* **Page excerpt**
○ ○ ○

Supermind is a science fiction novel by A. E. van Vogt first published in complete form in 1977 by publisher DAW Books.  It is a fix-up of three earlier short stories published separately,  "Asylum", "The Proxy Intelligence" and "Research Alpha".

Plot
As with many van Vogt works, the novel uses a psychological element, in this case Intelligence Quotient or IQ. The novel shows various alien races whose social roles within the galaxy are based upon their IQ. The story also includes the concept that at certain IQ levels various effects become manifest. For instance, at IQs in the thousands, individuals gain complete control over their body, allowing them to move at extreme speeds.

The book has three distinct sections, corresponding to the three original stories.

In the first section, two fugitive members of the Dreegh race arrive on Earth. They are vampires and set up an underground base where they plan to call on the other Dreegh to invade Earth and use humanity as food. The two are concerned that a famous doctor living on Europa, Ungard, is actually a member of the galactic civilization that is tasked with protecting lesser races like humanity. Using their mental powers, they take control of a reporter, Bill Leigh, and send him to track down the doctor and his daughter. During the mission, Leigh "awakes" to find he is actually a member of the Great Galactics, a race formerly believed to have left the material realm. He easily kills the Dreegh.

○ ○ ○

* **Provided information**

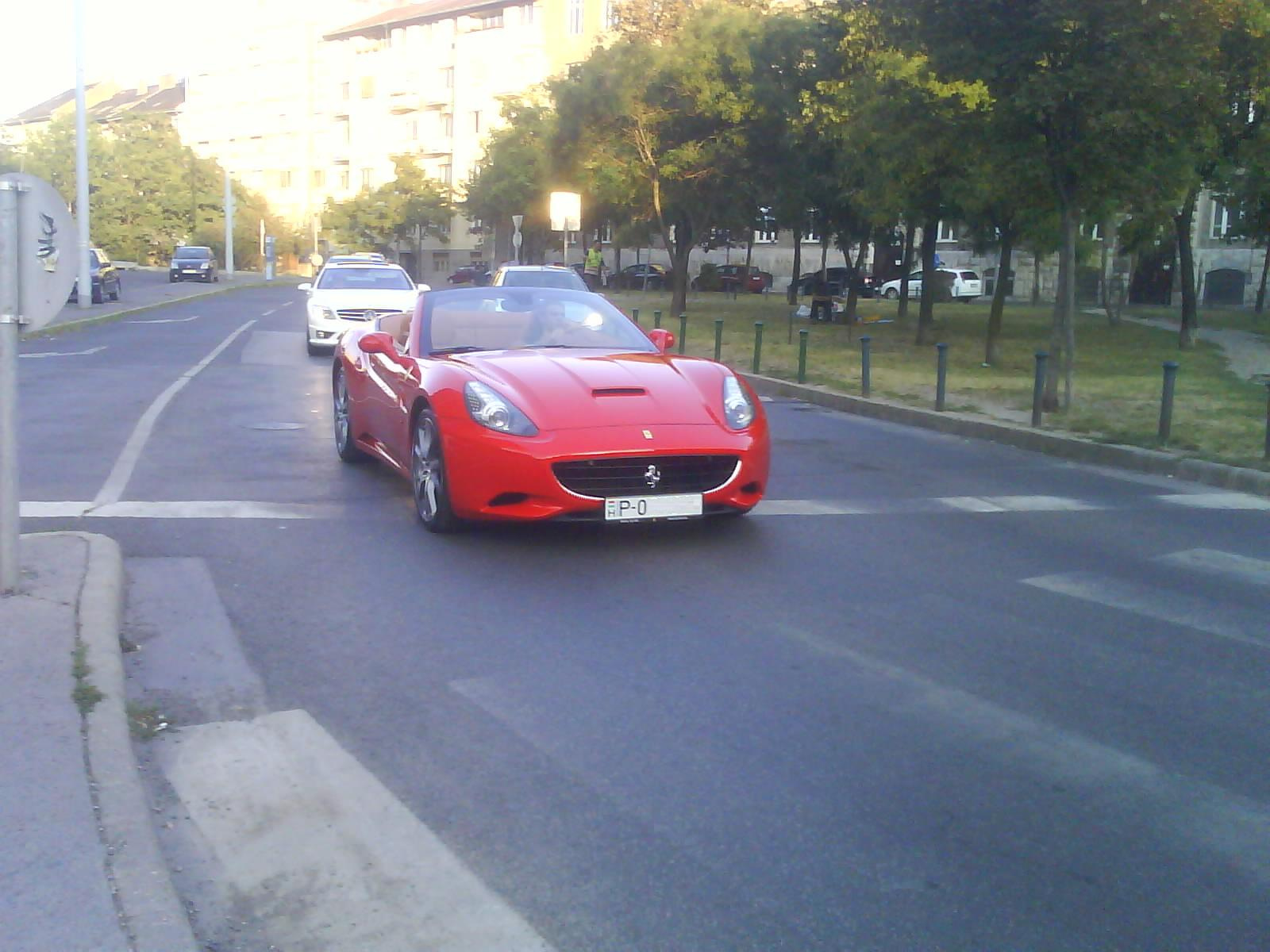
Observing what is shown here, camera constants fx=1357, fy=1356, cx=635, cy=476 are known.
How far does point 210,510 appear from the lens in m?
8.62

○ ○ ○

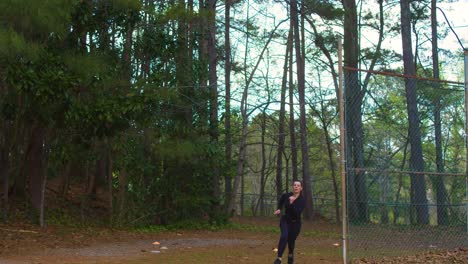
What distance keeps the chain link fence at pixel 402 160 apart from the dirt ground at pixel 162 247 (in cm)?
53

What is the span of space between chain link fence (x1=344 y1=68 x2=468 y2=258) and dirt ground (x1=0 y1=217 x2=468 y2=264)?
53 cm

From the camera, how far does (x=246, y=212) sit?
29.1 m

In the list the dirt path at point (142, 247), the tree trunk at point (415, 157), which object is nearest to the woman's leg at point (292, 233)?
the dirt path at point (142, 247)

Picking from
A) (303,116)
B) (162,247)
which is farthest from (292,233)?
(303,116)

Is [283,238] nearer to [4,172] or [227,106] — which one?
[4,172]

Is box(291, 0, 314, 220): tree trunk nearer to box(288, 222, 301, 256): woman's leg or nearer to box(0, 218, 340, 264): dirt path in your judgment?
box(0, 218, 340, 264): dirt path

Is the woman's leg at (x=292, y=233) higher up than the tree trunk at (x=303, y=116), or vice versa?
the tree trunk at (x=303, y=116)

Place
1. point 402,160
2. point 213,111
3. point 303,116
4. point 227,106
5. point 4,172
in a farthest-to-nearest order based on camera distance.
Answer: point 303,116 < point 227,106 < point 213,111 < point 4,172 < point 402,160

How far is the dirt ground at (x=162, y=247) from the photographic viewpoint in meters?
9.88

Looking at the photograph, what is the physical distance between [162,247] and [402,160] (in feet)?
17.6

○ ○ ○

* **Required work**
- 1) According to the Supermind summary, in what year and by which publisher was the novel first published in complete form?
- 2) Translate this sentence from the Supermind summary into Spanish: "The book has three distinct sections, corresponding to the three original stories."
- 3) Please continue the Supermind summary from its final sentence.
The records are material of their own and apart from the Supermind summary.

* **Answers for each item**
- 1) 1977, by DAW Books.

- 2) El libro tiene tres secciones distintas, que corresponden a los tres relatos originales.

- 3)
In the second section, another Dreegh arrives at Europa and takes the Ungards hostage, along with Hanardy, the captain of a freighter that makes the Earth-Europa run. Several other Dreegh arrive, and they begin harvesting blood from the European public. Hanardy also turns out to be a supermind, this time a human boosted by Research Alpha. Using his mental powers, he propels the Dreegh thousands of light-years into space.

The third section takes place at Research Alpha, where one of the researchers is experimenting with a serum to rewrite human genetic code to create superminds. It follows a secretary as she undergoes two treatments, eventually reaching IQ 10,000 and gaining omniscience. The scientists at Research Alpha, members of the galactic civilization, become concerned with her power as it now outstrips their own. She is lured back to the laboratory, where she is told her role is to marry Bill Leigh and recreate the Great Galactics.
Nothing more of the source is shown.